Thurman confided that up until that moment most of the abuse she had suffered from Tarantino—including spitting in her face—“was kind of like a horrible mud wrestle with a very angry brother.” The stunt setup was different, because it wasn’t just degrading but potentially fatal. “Personally, it has taken me 47 years to stop calling people who are mean to you ‘in love’ with you,” she reflected. “It took a long time because I think that as little girls we are conditioned to believe that cruelty and love somehow have a connection and that is like the sort of era that we need to evolve out of.” That is, women are conditioned to accept abuse and to accept it as its opposite (and to keep letting boys knock down their towers). The power to define your own experience is one of the powers that matters most.
Thurman impugned the reputation of two powerful men she’d worked with to speak of her own struggle and the plight of women exactly as she wanted to.
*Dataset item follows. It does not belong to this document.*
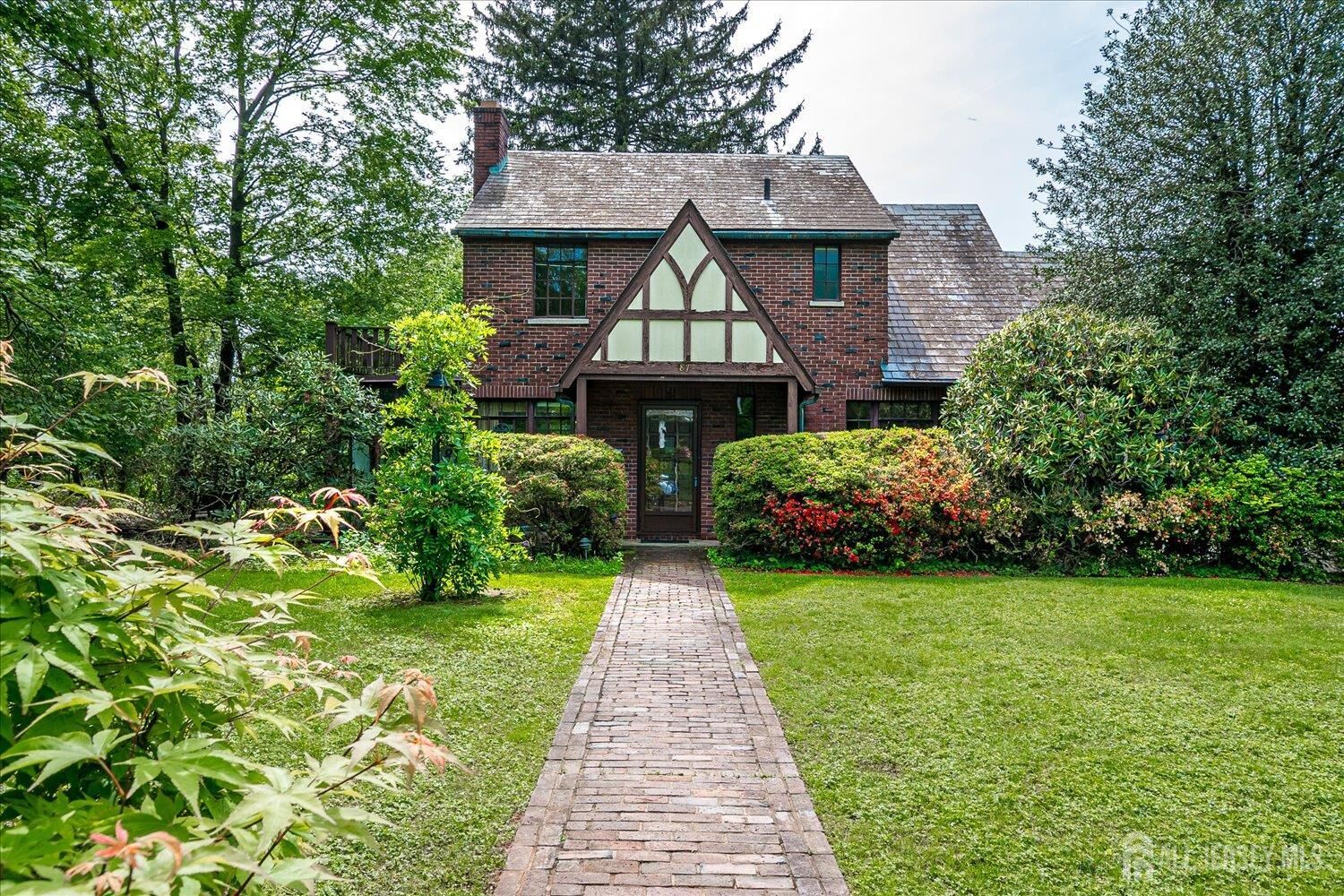 Property Photo:  87 Linden Avenue  NJ 08840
She waited until she could be considered and effective. Her goal was not just what we call letting off steam—an Industrial Revolution-era metaphor that casts human beings as machines in which pressure builds up and must be released. Thurman’s goal was apparently to tell the truth in a way that had consequences, for the men who mistreated her and for the public at large—and perhaps for participants in the feminist insurrection underway, because stories like hers can fortify other women and the movement for women’s rights.
Anger itself is a catch-all term for a lot of overlapping but distinct phenomena. Among them are outrage, indignation, and distress, which are commonly born of empathy for the victims rather than animosity toward the victimizers. These feelings, which may last a lifetime, may not include the temporary physiological reaction that is bodily anger, with rising blood pressure and quickened pulse, tension, and often a surge of energy. That reaction is, in the moment, a preparation to respond to danger. It may be useful if you’re actually being attacked; when it becomes a chronic state, it turns the body against itself with impacts that can be devastating or even fatal.
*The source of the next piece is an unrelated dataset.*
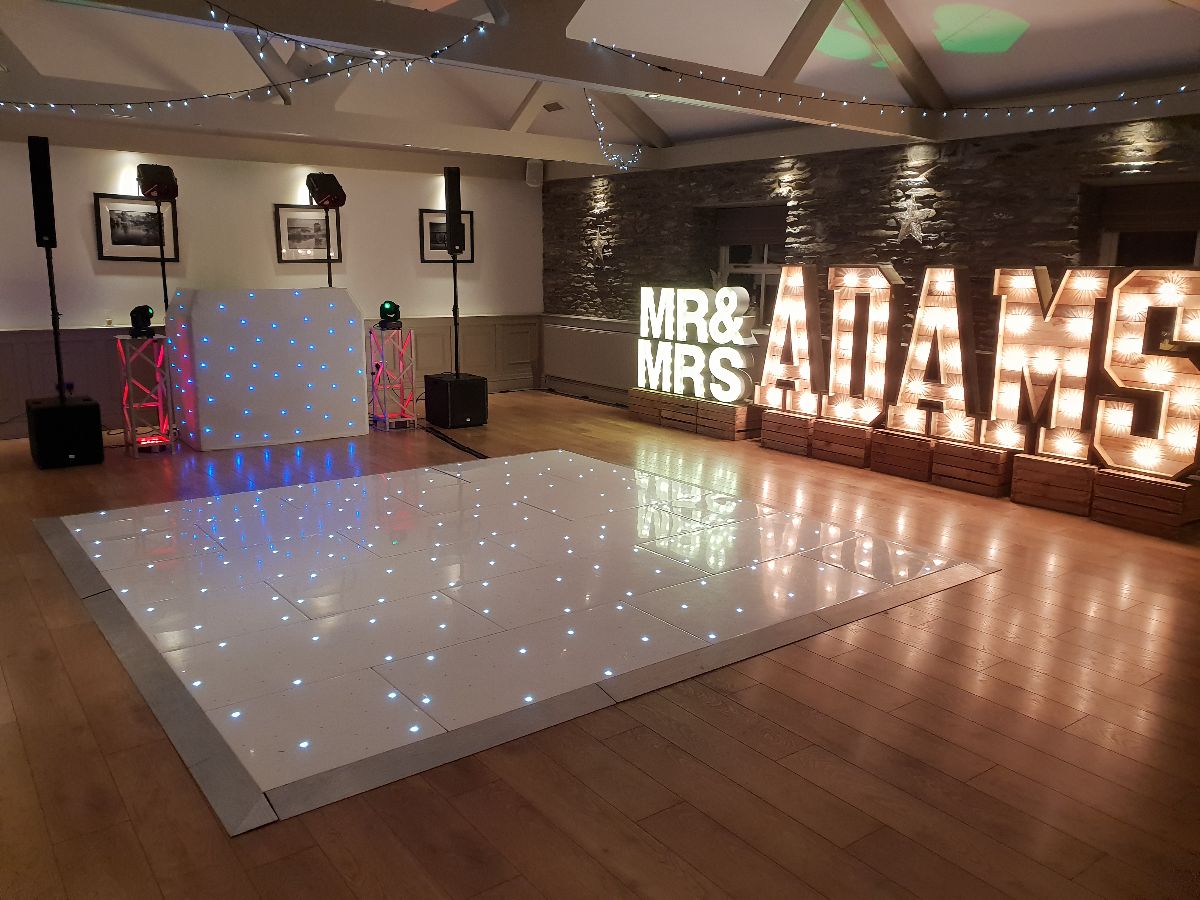 Rikki's Mobile Disco and Events-Image-14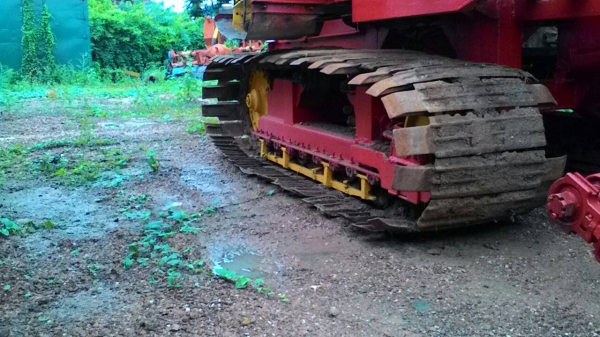 รถเกี่ยวข้าว KM47 ศักดิ์พัฒนา อุ้ม2.5 เดิน200 พร้อมใช้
I have often been struck by how some of the people who have the most grounds for anger seem to have abandoned it, perhaps because it could devour them. These are the falsely accused prisoners, farmworker organizers, indigenous rebels, black leaders, who are closer to the sage than to the samurai in our story, and powerful when it comes to getting things done and moving toward their goals.
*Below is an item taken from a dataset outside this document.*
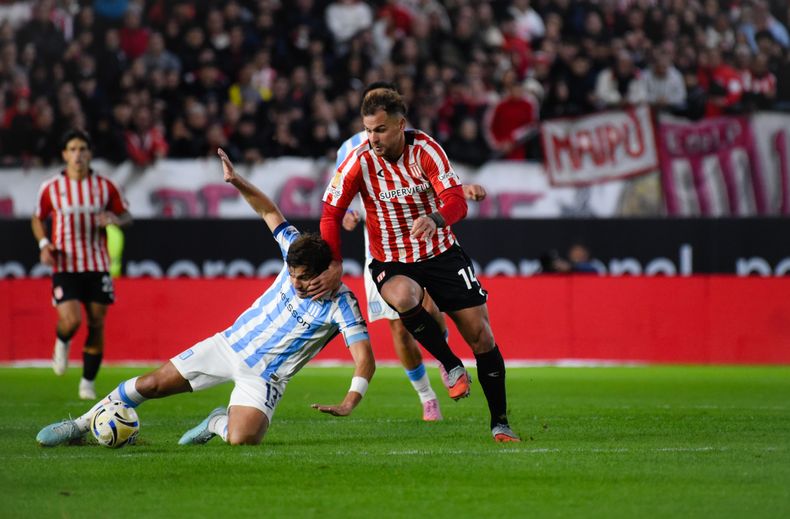 Gonzalez Pírez jugó un partido casi intachable, salvo la marca en el gol de Racing. Nada que recriminar al gran juego del defensor central Gonzalez Pírez jugó un partido casi intachable, salvo la marca en el gol de Racing. Nada que recriminar al gran juego del defensor central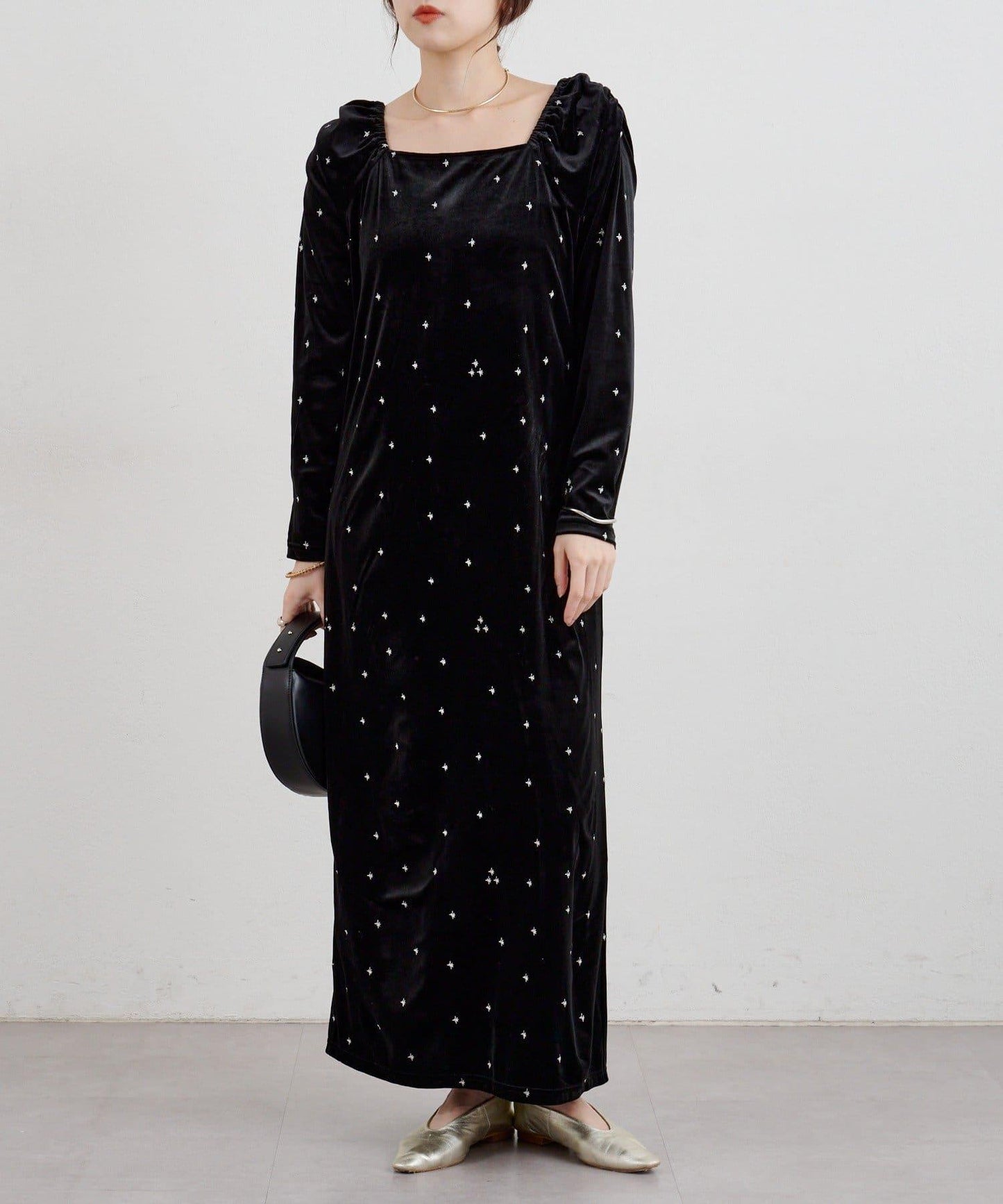 天鵝絨刺繡連衣裙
I had a formative experience in the mid-1990s, when I was working with activists trying to expose the effects of depleted uranium on people who had been exposed to it in the 1991 Gulf War and at American weapons testing sites. I took two dedicated experts to a radio station, where they and the radio host talked at cross purposes throughout the interview. My colleagues were driven by love and compassion for the soldiers and the civilians in the United States and Iraq exposed to the stuff, and they wanted to talk about the suffering and the solutions. Their interlocutor—who if he were female might’ve been called histrionic, self-involved, and volatile—wasn’t really interested; he seemed to be motivated by hatred of the government and kept trying to turn the conversation to indictments of the institutions of power. He missed what his subjects were trying to say as he tried to beat their story into his mold.
Most great activists—from Ida B. Wells to Dolores Huerta to Harvey Milk to Bill McKibben—are motivated by love, first of all. If they are angry, they are angry at what harms the people and phenomena they love, but their urges are primarily protective, not vengeful. Love is essential; anger is perhaps optional.